Anand Krishna

Posted on Feb 16

RealityCheck CLI — Turn Legal Contracts into Decision-Grade Risk Intelligence

#githubcopilot #python #cli #githubchallenge

GitHub Copilot CLI Challenge Submission

This is a submission for the GitHub Copilot CLI Challenge

What I Built

RealityCheck CLI is a Python command-line tool that transforms legal contract PDFs into structured, actionable risk intelligence — not summaries, but real decision-grade analysis you can act on before signing.

Most people sign contracts they can't fully parse. RealityCheck makes the risk explicit, structured, and actionable.

The Problem

You receive a consulting agreement, employment contract, or NDA. It's 8 pages of dense legal text. You skim it, maybe worry about a clause or two, and sign anyway. Sound familiar?

The gap between "I read it" and "I understand the risk" is where people get burned — unlimited liability exposure, one-sided termination rights, overbroad IP assignments, missing payment protections.

The Solution

RealityCheck CLI takes any contract PDF and produces:

5 quantified risk metrics — Overall Risk Score (1-100), Power Imbalance (0-100), Ambiguity Index (0-100), Protection Coverage (0-100), and an original Leverage Index™ (0-100) showing your negotiation strength
Clause-by-clause classification across 7 legal categories (Non-Compete, IP Transfer, Liability, Termination, Financial Risk, Privacy, Neutral)
Signal detection — flags vague language ("sole discretion", "without notice"), one-sided rights, liability expansion, and missing protections
Missing protections scan — checks for 6 critical protections: payment timeline, termination notice, cure period, liability cap, breach notification window, IP retention
Negotiation-ready outputs — auto-generated email drafts with specific clause rewrites, ready to send to the counterparty
Contract comparison — diff two versions of a contract to catch new risks, expanded liability, or extended non-compete duration between drafts
Optional LLM enrichment — plug in Google Gemini for deeper clause classification alongside the fast heuristic engine

Architecture

PDF → [ingest] → [clauses] → [analysis] → [scoring] → [negotiation] → [output]
                                  ↕                                        ↕
                              [llm_client]                          [comparison]

The tool is modular by design — 9 internal packages wired through a single orchestration pipeline:

Module	Purpose
`ingest/`	PDF extraction via pdfplumber + header/footer removal
`clauses/`	Clause segmentation by heading detection + text normalization
`analysis/`	Heuristic classification engine + optional Gemini LLM enrichment
`scoring/`	Weighted multi-factor risk engine with category-specific weights
`negotiation/`	Email drafts + clause rewrite suggestions
`comparison/`	Smart clause matching + delta analysis with legal-domain flags
`output/`	Rich terminal rendering + JSON artifact export
`config/`	Environment-based settings (API keys, thresholds)
`cli/`	Typer-based CLI with `analyze` and `compare` commands

Key Design Decisions

Heuristic-first, LLM-optional — Works fully offline with regex pattern matching.
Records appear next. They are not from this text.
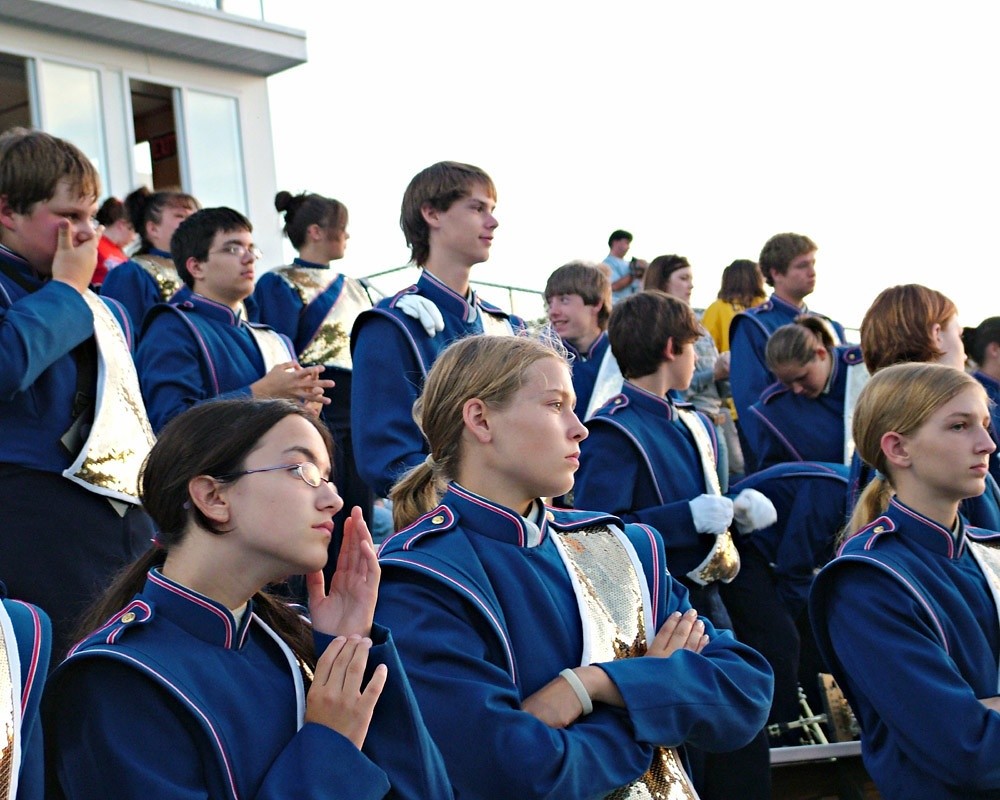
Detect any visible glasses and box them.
[209,245,264,260]
[183,462,337,508]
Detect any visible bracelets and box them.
[560,668,593,715]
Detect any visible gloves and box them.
[689,494,733,536]
[732,488,778,533]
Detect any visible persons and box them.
[0,124,1000,800]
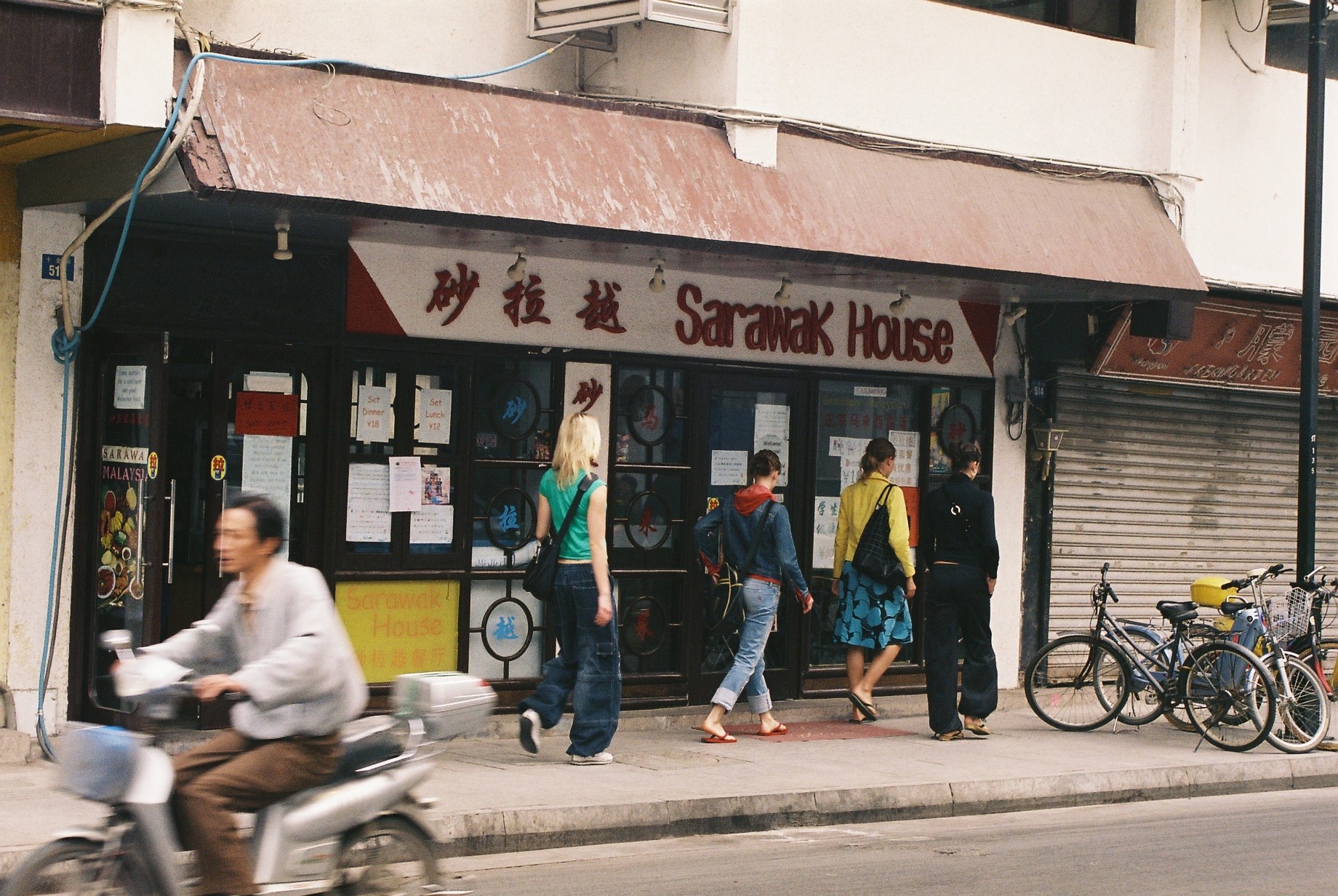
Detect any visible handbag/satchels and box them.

No API key needed for the core analysis. LLM only enriches, never replaces.
Weighted multi-factor scoring — Not a single naive score, but 5 complementary metrics with category-specific weights (Liability: 0.22, Financial Risk: 0.20, IP Transfer: 0.17, etc.)
Actionable by default — Doesn't just flag risk — generates a negotiation email draft and clause rewrites you can actually send.
Comparison as a first-class feature — Smart clause matching (70% title similarity + 30% text similarity) with domain-specific flags like non-compete duration parsing and liability expansion detection.

Demo

GitHub Repository: github.com/Anandqwe/realitycheck-cli

Setup

git clone https://github.com/Anandqwe/realitycheck-cli.git
cd realitycheck-cli
python -m venv venv
.\venv\Scripts\activate
pip install -r requirements.txt

Demo 1: Analyzing a Real Employment Contract (`contract.pdf`)

The repo includes a real employment contract template (contract.pdf) — a multi-page agreement with clauses covering probation, compensation, termination, confidentiality, IP assignment, and more.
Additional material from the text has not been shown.